▶ _GIVEN TASK_
Copy the blog posts between "Sunday, October 3, 2010" and "2009. pp. 22.", inclusive, swapping "Aesthetic" for "Artistry".

▶ _PROVIDED TEXT_
Saturday, December 4, 2010
Dead Man Walking
I had the immense privilege to read for the part of Sister Helen Prejean in a staged reading of the play Dead Man Walking. What's more, I got to read this part in front of Sister Helen Prejean! And she liked it!
But what was more inspiring was to be able to engage my heart and emotions, as well as those of others in the play and audience in the issue that several experts on the death penalty were about to address in a panel discussion.
Today exemplified why I study and am moved by the use of arts to engage and acknowledge that our emotions influence human rights, policy and the necessity of challenging the status quo.
Glowing,
L
Monday, November 29, 2010
Resilience
- What is resilience? Can it be taught? Are we born with it? If it can be taught, how? How can the arts be used to teach it?
- Perhaps what the arts provide is space. Space that is not normally offered students in a structured or enticing way. Given more space, students and people have more opportunities to release and express themselves, as well as receive praise for their expressions. Like through a piece of art, a play, a poem, or even a blog.
- If you are in a burning house (a reservation, a low-income community), do you decide to leave? If so, when? Or do you remain and put out fires?
- If in that burning house, and you have limited time to save things, do you grab one person or thing to come along with you? Like saving that one brilliant student from the refugee camp, etc.? Why labor to save them rather than put all your energy into containing the bits of fire you can?
Friday, November 26, 2010
Strategic Planning- in very human words
The Jossey-Bass Handbook of Nonprofit Leadership and Management, Ch. 8: The Strategy Change Cycle, p. 173 by John M. Bryson (2005)
Sunday, October 3, 2010
Aesthetic
- Eric Booth "Teaching Artists in the Arts Learning Ecosystem" from The Music Teaching Artist's Bible, Oxford University Press, 2009. pp. 22.

▶ _DATA SHOWN_
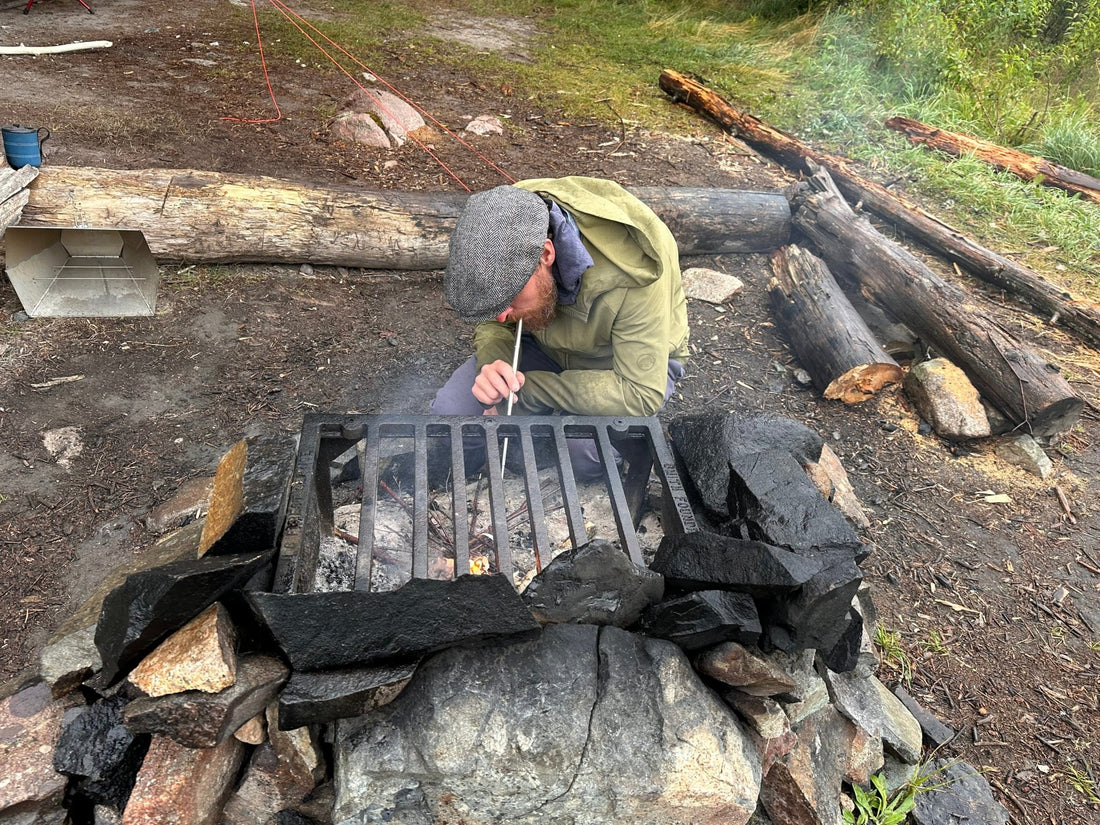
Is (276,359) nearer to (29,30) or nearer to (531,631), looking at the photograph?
(531,631)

▶ _RESULT OF THIS EXERCISE_
Sunday, October 3, 2010
Artistry
- Eric Booth "Teaching Artists in the Arts Learning Ecosystem" from The Music Teaching Artist's Bible, Oxford University Press, 2009. pp. 22.